Hot Topics
Data Structure
Dequeue using Array
Algorithm
Take an array and two pointers called front and rear,initiate both of them at -1 as at first the dequeue will be empty
pushFront() – To push elements at the front of dequeue we can have 4 cases.
Check for if the dequeue is full
Check if the dequeue is empty then reassign front and rear at 0
If the front is pointing at the 0th index but the rear is not pointing to the last index of dequeue then we reassign front pointer to the last index
In normal case we insert at front and decrease front by 1
pushRear() – To push elements from the rear of dequeue we have 4 cases
If the dequeue is full we can’t push elements
If the dequeue is empty then reassign the front and rear to 0 index
The rear is pointing to the last index of dequeue and the front is not pointing at the 0th index then reassign the rear to the 0th index
In normal case we increase rear and insert element in that position
popFront() – To pop elements from front we have 4 cases
The dequeue is empty then we can’t do anything to it
When a single element is present remove it and reassign front and rear to -1 which tells the dequeue is empty
If the front has reached the last index then reassign the front as 0 to maintain the cyclic nature
In normal flow remove the element from front and increase the front index by 1.
popRear() – To pop elements from rear we have 4 cases
If the dequeue is empty we can’t do anything
When a single element is present in the dequeue we reassign front and rear to -1 as the dequeue becomes empty
If the rear is pointing to 0 then to maintain the cyclic nature make rear to point to the last index of the dequeue
In the normal flow remove element from rear and decrease rear by 1
getFront() – Get the element from the index pointed by front variable
getRear() – Get the element from the index pointed by rear variable
#include
using namespace std;
class Deque
{
int *arr;
int front;
int rear;
int size;
public:
// Initializing the data structure.
Deque(int n)
{
size = n;
arr = new int[size];
front = -1;
rear = -1;
}
// Pushes 'X' in the front of the deque
void pushFront(int x)
{
// check full or not
if (isFull())
{
cout << "The dequeue is full" << endl;
}
// check if it is empty or not
else if (isEmpty())
{
front = rear = 0;
}
// creating cyclic nature
else if (front == 0 && rear != size - 1)
{
front = size - 1;
}
// normal flow
else
{
front--;
}
arr[front] = x;
cout << "The element inserted at front is:" << x << endl;
}
// Pushes 'X' in the back of the deque.

## DATA ENTRIES:
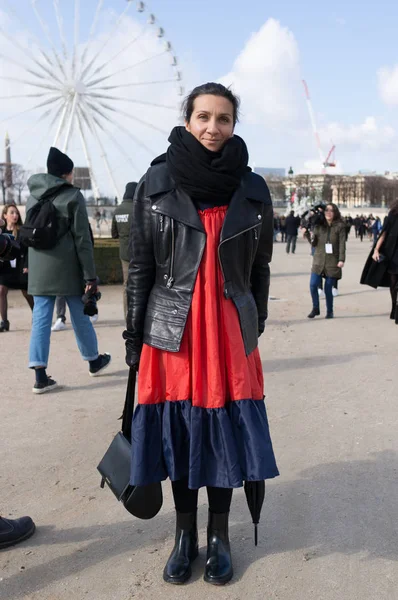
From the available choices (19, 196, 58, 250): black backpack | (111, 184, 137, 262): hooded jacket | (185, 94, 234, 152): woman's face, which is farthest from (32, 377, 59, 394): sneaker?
(185, 94, 234, 152): woman's face

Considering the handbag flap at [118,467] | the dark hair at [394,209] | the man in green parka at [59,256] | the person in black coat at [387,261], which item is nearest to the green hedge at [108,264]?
the person in black coat at [387,261]

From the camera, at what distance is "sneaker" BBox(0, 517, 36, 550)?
2898mm

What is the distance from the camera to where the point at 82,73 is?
39.3 meters

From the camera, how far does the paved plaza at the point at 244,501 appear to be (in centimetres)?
263

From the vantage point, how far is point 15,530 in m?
2.95

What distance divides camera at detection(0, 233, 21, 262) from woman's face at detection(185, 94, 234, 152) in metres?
0.91

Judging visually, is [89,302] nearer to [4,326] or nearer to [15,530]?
[15,530]

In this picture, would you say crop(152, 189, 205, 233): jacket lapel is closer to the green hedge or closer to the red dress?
the red dress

## OBJECTIVES:
1 – In the deque page, restate the paragraph beginning "popFront() – To pop elements from front" as a short list that keeps its main facts.
2 – Update the stretch of the deque page from "Deque(int n)" through "if (isFull())", replacing "size" with "capacity".

## SOLUTION SET:
1 –
popFront() removes elements from the front and has four cases:
- Dequeue empty: nothing can be done.
- One element present: remove it and reset front and rear to -1, which marks the dequeue empty.
- Front at the last index: reset front to 0 to keep the cyclic nature.
- Normal flow: remove the front element and increase front by 1.

2 –
Deque(int n)
{
capacity = n;
arr = new int[capacity];
front = -1;
rear = -1;
}
// Pushes 'X' in the front of the deque
void pushFront(int x)
{
// check full or not
if (isFull())